Convert the lines below into a numbered list, skipping any blank lines and leaving the pictures out.

Records of spatial reasoning questions
:::
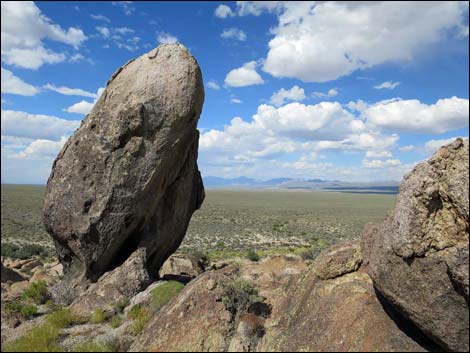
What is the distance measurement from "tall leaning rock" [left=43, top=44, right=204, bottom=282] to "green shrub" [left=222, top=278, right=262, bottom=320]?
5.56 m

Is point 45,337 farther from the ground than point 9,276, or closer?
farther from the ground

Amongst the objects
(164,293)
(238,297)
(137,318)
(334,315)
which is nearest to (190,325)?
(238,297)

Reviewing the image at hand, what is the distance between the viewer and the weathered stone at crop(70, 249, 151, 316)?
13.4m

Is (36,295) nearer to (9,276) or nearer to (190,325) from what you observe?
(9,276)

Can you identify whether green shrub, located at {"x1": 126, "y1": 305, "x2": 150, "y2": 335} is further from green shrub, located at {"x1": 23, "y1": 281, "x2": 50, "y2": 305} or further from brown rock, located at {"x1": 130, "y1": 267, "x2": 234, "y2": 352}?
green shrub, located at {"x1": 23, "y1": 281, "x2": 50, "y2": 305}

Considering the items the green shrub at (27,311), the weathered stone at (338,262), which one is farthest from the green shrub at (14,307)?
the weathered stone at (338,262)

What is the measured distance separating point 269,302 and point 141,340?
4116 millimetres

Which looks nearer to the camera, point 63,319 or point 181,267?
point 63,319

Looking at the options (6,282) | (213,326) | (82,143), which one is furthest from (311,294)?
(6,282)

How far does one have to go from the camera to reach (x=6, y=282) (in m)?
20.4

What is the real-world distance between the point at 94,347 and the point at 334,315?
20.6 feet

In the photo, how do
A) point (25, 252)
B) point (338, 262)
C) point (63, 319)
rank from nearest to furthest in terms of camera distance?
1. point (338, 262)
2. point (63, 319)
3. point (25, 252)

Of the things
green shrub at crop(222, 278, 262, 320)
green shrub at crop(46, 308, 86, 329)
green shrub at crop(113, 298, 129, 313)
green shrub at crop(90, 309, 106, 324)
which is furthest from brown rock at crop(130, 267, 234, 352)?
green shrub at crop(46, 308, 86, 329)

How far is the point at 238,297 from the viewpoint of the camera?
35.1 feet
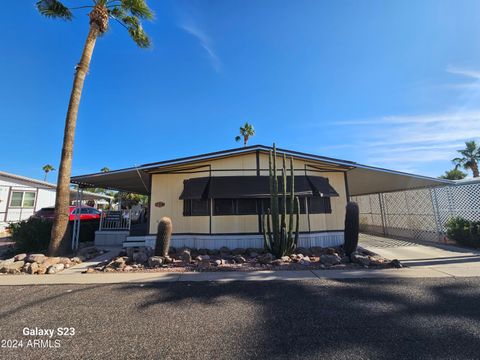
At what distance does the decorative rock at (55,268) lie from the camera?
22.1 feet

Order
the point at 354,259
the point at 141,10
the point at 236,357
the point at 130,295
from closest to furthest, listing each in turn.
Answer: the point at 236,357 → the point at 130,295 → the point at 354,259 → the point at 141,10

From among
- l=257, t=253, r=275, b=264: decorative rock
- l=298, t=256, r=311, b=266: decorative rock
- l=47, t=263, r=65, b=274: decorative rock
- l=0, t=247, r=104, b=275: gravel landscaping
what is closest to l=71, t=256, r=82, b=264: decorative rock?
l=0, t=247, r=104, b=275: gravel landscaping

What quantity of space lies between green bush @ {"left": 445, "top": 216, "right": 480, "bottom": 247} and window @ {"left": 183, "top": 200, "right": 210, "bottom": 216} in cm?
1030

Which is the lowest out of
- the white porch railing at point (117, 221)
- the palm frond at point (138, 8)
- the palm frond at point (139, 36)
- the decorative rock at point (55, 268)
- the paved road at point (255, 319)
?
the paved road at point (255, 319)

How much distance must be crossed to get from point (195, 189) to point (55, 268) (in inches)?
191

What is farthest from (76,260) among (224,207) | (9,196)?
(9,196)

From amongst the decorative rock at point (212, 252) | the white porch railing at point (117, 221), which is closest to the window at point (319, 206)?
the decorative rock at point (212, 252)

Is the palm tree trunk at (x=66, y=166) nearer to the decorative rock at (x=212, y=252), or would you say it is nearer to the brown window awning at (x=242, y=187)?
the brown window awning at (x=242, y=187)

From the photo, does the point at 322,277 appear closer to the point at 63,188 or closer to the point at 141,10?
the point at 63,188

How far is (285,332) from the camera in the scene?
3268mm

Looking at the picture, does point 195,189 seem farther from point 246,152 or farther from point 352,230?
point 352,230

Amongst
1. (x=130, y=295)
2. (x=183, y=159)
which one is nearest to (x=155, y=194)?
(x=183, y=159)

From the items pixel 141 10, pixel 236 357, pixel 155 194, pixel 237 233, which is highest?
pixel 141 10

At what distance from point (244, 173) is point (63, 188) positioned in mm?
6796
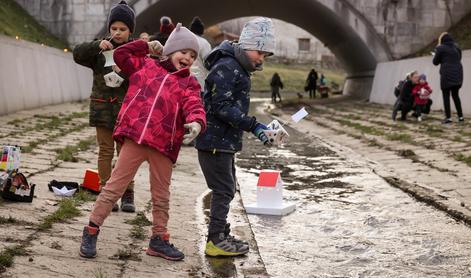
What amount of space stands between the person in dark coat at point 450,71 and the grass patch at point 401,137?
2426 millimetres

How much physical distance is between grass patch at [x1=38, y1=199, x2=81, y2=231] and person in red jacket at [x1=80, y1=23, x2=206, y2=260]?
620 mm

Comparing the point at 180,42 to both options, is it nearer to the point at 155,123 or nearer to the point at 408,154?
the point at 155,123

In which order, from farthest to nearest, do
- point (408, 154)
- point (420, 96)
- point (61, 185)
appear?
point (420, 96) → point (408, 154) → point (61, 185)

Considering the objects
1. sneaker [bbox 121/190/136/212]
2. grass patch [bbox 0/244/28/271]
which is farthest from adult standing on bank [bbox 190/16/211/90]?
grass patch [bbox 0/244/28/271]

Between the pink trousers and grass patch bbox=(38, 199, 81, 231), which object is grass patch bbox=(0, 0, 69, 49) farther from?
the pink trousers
:::
• WRITTEN SOLUTION:
1. What is the distance measurement from "tall leaning rock" [left=43, top=44, right=204, bottom=282] to "green shrub" [left=222, top=278, right=262, bottom=320]?
2. 5.56 m
3. Is point 45,337 farther from the ground than point 9,276, or closer?
4. farther from the ground
5. Amongst the objects
6. (164,293)
7. (238,297)
8. (137,318)
9. (334,315)
10. which is nearest to (190,325)?
11. (238,297)
12. Reviewing the image at hand, what is the distance between the viewer and the weathered stone at crop(70, 249, 151, 316)?
13. 13.4m
14. Is (36,295) nearer to (9,276) or nearer to (190,325) from what you observe?
15. (9,276)
16. Can you identify whether green shrub, located at {"x1": 126, "y1": 305, "x2": 150, "y2": 335} is further from green shrub, located at {"x1": 23, "y1": 281, "x2": 50, "y2": 305} or further from brown rock, located at {"x1": 130, "y1": 267, "x2": 234, "y2": 352}?
17. green shrub, located at {"x1": 23, "y1": 281, "x2": 50, "y2": 305}
18. Considering the items the green shrub at (27,311), the weathered stone at (338,262), which one is farthest from the green shrub at (14,307)?
19. the weathered stone at (338,262)
20. What is the measured distance separating point 269,302 and point 141,340?
21. 4116 millimetres
22. Which looks nearer to the camera, point 63,319 or point 181,267?
23. point 63,319
24. Looking at the options (6,282) | (213,326) | (82,143), which one is furthest from (311,294)?
25. (6,282)
26. How far does one have to go from the camera to reach (x=6, y=282) (in m)?
27. 20.4
28. What is the real-world distance between the point at 94,347 and the point at 334,315?
29. 20.6 feet
30. In the photo, how do
31. A) point (25, 252)
32. B) point (338, 262)
33. C) point (63, 319)
34. rank from nearest to furthest in terms of camera distance?
35. 1. point (338, 262)
36. 2. point (63, 319)
37. 3. point (25, 252)
38. Of the things
39. green shrub at crop(222, 278, 262, 320)
40. green shrub at crop(46, 308, 86, 329)
41. green shrub at crop(113, 298, 129, 313)
42. green shrub at crop(90, 309, 106, 324)
43. which is furthest from brown rock at crop(130, 267, 234, 352)?
44. green shrub at crop(46, 308, 86, 329)
45. How far is the point at 238,297 from the viewpoint of the camera?
46. 35.1 feet
47. At what distance does the decorative rock at (55,268) lie from the camera?
48. 22.1 feet
49. Order
50. the point at 354,259
51. the point at 141,10
52. the point at 236,357
53. the point at 130,295
54. from closest to furthest, listing each in turn.
55. Answer: the point at 236,357 → the point at 130,295 → the point at 354,259 → the point at 141,10
56. From among
57. - l=257, t=253, r=275, b=264: decorative rock
58. - l=298, t=256, r=311, b=266: decorative rock
59. - l=47, t=263, r=65, b=274: decorative rock
60. - l=0, t=247, r=104, b=275: gravel landscaping
61. what is closest to l=71, t=256, r=82, b=264: decorative rock?
62. l=0, t=247, r=104, b=275: gravel landscaping
63. What quantity of space lies between green bush @ {"left": 445, "top": 216, "right": 480, "bottom": 247} and window @ {"left": 183, "top": 200, "right": 210, "bottom": 216} in cm?
64. 1030
65. Which is the lowest out of
66. - the white porch railing at point (117, 221)
67. - the palm frond at point (138, 8)
68. - the palm frond at point (139, 36)
69. - the decorative rock at point (55, 268)
70. - the paved road at point (255, 319)
71. ?
72. the paved road at point (255, 319)
73. How much distance must be crossed to get from point (195, 189) to point (55, 268) (in inches)?
74. 191
75. What is farthest from (76,260) among (224,207) | (9,196)?
76. (9,196)
77. From amongst the decorative rock at point (212, 252) | the white porch railing at point (117, 221), which is closest to the window at point (319, 206)?
78. the decorative rock at point (212, 252)
79. Is the palm tree trunk at (x=66, y=166) nearer to the decorative rock at (x=212, y=252), or would you say it is nearer to the brown window awning at (x=242, y=187)?
80. the brown window awning at (x=242, y=187)
81. From the photo, does the point at 322,277 appear closer to the point at 63,188 or closer to the point at 141,10?
82. the point at 63,188
83. How far is (285,332) from the camera in the scene?
84. 3268mm
85. Looking at the picture, does point 195,189 seem farther from point 246,152 or farther from point 352,230?
86. point 352,230
87. Amongst
88. 1. (x=130, y=295)
89. 2. (x=183, y=159)
90. which one is nearest to (x=155, y=194)?
91. (x=183, y=159)
92. From the items pixel 141 10, pixel 236 357, pixel 155 194, pixel 237 233, which is highest?
93. pixel 141 10
94. At what distance from point (244, 173) is point (63, 188) positioned in mm?
95. 6796
96. What amount of space stands between the person in dark coat at point 450,71 and the grass patch at point 401,137?
97. 2426 millimetres
98. How much physical distance is between grass patch at [x1=38, y1=199, x2=81, y2=231] and person in red jacket at [x1=80, y1=23, x2=206, y2=260]?
99. 620 mm
100. Comparing the point at 180,42 to both options, is it nearer to the point at 155,123 or nearer to the point at 408,154?
101. the point at 155,123
102. In which order, from farthest to nearest, do
103. - point (408, 154)
104. - point (420, 96)
105. - point (61, 185)
106. appear?
107. point (420, 96) → point (408, 154) → point (61, 185)
108. Considering the objects
109. 1. sneaker [bbox 121/190/136/212]
110. 2. grass patch [bbox 0/244/28/271]
111. which is farthest from adult standing on bank [bbox 190/16/211/90]?
112. grass patch [bbox 0/244/28/271]
113. Between the pink trousers and grass patch bbox=(38, 199, 81, 231), which object is grass patch bbox=(0, 0, 69, 49) farther from?
114. the pink trousers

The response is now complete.